Study questions:
1 - Please quote the French press grind thread word for word, everything from "There isn't a" down to "(Nov 23, 2012)".
2 - Extend the French press grind thread, picking up right after its final line.

Excerpt to read:
# Grind for French Press - pictures



## GazRef (Dec 30, 2019)

Learned peoples,

Need some grind size help. I bought a bag pre ground from a roaster and It was finder than I expected. I copied the grind but never got results I was happy with. So settled on the hof method total brew time 10-12 mins 45g/750ml. Using a niche.

1st pic - is 50 on the niche dial

2nd pic - 12 o clock position in between 50 - 0

3rd pick - all the way back round to zero.

Thoughts from eyeballing which grind looks best?


----------



## MWJB (Feb 28, 2012)

How big is your press, what is it made of & how long do you intend to steep?

There isn't a single grind size for French press & most people grind too coarse, unless you like under-extracted coffee (acidic).


----------



## The Systemic Kid (Nov 23, 2012)

Dataset section:
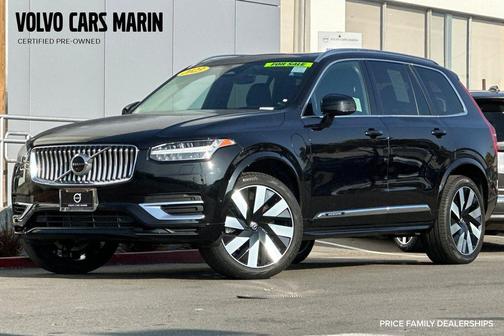 2023 Volvo XC90 Recharge Plug-In Hybrid T8 Ultimate 6-Seater
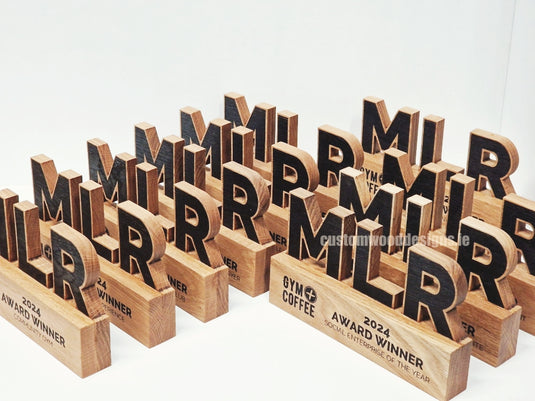 Custom Made Awards-Awards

Task results:
1 -
There isn't a single grind size for French press & most people grind too coarse, unless you like under-extracted coffee (acidic).


----------



## The Systemic Kid (Nov 23, 2012)

2 -
Go by taste. You have a few options. You could grind finer if you feel the brew is weak. You could increase the dose per volume of water you are using. Or you could try a longer steep. Really long steeps work well in a cafetiere. Anything up to 30-40mins. All you need to do is wrap the cafetiere in something to keep it warm and insulated. You will be surprised how hot it will be after 30mins.


----------



## DavecUK (Aug 6, 2013)

Mark always said you can't really steep for too long....unless it goes cold I suppose


----------



## Blue_Cafe (Jun 22, 2020)

The Systemic Kid said:


> Go by taste. You have a few options. You could grind finer if you feel the brew is weak. You could increase the dose per volume of water you are using. Or you could try a longer steep. Really long steeps work well in a cafetiere. Anything up to 30-40mins. All you need to do is wrap the cafetiere in something to keep it warm and insulated. You will be surprised how hot it will be after 30mins.


 My Tesco double wall yoke is good for keeping coffee warm


----------



## MWJB (Feb 28, 2012)

GazRef said:


> Learned peoples,
> 
> Need some grind size help. I bought a bag pre ground from a roaster and It was finder than I expected. I copied the grind but never got results I was happy with. So settled on the hof method total brew time 10-12 mins 45g/750ml. Using a niche.


 Sorry skipped this earlier, I've had very few tasty brews after 10min.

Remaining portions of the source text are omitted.